But this can lead to complacency in financing and debt structure, which can cause problems when markets or weather don’t co-operate.
Get your financial house in order
Refinancing, or replacing existing debt with new loans under different terms, will allow you to select the best debt structure for your needs and to satisfy existing and future lenders. With banks aggressively seeking new clients, it’s a great time to take a look at your debt structure.
The benefits of creating a strong debt structure for yourself and your farm are three-fold:
Risk Management - what to consider
Proper debt structure allows continued, flexible debt service in the event of a crisis. During a crisis or economic downturn lenders have less of an appetite for risk. They will require more documentation, higher down payments and will be paying greater attention to repayment capacity and your risk management plan.
As a result, you need to identify your key risk factors, and the impact they would have on your bottom line, then develop a customized risk strategy.
Right vs. Obligation
When you set up your debt repayment plans with your banker, are you in a position of having a right to pay, or are you obligated to pay? When you borrow money with an aggressive repayment schedule, you are obligated to pay it back based on that condensed repayment schedule.
But, depending on the asset you purchase, you can extend the amortization or repayment over a longer period. Most of these loans have a prepayment clause that allows you to pay a percentage of the original loan balance every year. This flexibility is very important in an industry like agriculture where income can be volatile.
When considering debt repayment, you should not obligate yourself to pay more than 10 percent of your debt annually. Your debt service ratio (the ratio of cash available to service principle, interest and lease payments) should be greater than 1.5:1.
The last thing to do is to test it. Pencil in a potential issue for your business. How will you manage if farm revenues decline by 10, 20 or 30 percent?
There are many more options available today when looking at debt structure. As well as the traditional fixed and floating rates, there is increased flexibility in moving between rate types, Banker Acceptance (similar to a post-dated cheque but held by the bank), longer amortization periods, longer terms and interest only repayment options.
All of these tools provide anyone looking to restructure their debt and minimize risk sufficient options to meet their specific business needs.
The final benefit in refinancing your debt is the flexibility some of these options provide. The right debt structure will include a number of tools that will allow you to “set it and forget it.”
Matching the term of the loan with the life of the asset is an important business principle. Don’t buy longer-term assets (land or equipment) with cash or operating lines as it can leave you short in a crisis. Cash should be available for day-to-day business expenses and seasonal operating bulges.
The re-advanceable line of credit and/or equipment operating line act like an operating loan but are designated for the purchase of longer-term assets such as land or equipment. They are similar to a home equity line of credit as it can be paid down and funds can be re-borrowed when needed.
Protect yourself and your business
Agriculture is a sophisticated industry and a sophisticated, strategic approach is required to manage a farm business today. Working with a farm management consultant can provide a review of all aspects of your operation and look to the future to ensure you are ready for whatever is around the next corner.
★ ★ ★ ★
### Required work
State whether each statement agrees with the passage on farm debt structure, answering yes or no and quoting the deciding words of the passage. 1. A farmer should not obligate themselves to pay more than 10 percent of their debt annually. 2. The debt service ratio should be lower than 1.5:1. 3. Land and equipment are best bought with cash. The listing after this passage is separate material with no connection to it.

Excerpts from a spatial reasoning dataset
★ ★ ★ ★
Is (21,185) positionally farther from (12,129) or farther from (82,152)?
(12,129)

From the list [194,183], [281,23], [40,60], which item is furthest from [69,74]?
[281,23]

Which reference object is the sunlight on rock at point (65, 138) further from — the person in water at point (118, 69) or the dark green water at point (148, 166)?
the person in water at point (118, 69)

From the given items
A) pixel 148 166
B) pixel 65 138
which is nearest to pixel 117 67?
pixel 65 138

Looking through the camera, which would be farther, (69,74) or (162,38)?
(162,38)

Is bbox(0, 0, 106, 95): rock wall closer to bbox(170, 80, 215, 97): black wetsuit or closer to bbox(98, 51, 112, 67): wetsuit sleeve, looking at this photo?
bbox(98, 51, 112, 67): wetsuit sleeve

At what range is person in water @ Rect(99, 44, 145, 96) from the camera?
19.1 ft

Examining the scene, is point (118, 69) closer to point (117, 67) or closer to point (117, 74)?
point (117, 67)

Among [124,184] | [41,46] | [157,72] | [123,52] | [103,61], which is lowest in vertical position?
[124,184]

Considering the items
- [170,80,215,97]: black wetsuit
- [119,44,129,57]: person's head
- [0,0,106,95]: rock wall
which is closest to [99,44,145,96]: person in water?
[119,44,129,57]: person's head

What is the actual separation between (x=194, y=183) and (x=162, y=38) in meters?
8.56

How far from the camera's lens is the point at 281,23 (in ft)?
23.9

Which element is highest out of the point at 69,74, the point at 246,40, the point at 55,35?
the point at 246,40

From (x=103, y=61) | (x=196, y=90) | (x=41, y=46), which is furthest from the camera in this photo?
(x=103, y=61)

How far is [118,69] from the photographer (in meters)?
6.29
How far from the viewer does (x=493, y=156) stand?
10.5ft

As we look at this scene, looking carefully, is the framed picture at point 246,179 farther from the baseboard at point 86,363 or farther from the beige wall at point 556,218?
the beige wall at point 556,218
★ ★ ★ ★
### Output for this task
1. Yes: "you should not obligate yourself to pay more than 10 percent of your debt annually."
2. No: "should be greater than 1.5:1."
3. No: "Don’t buy longer-term assets (land or equipment) with cash or operating lines"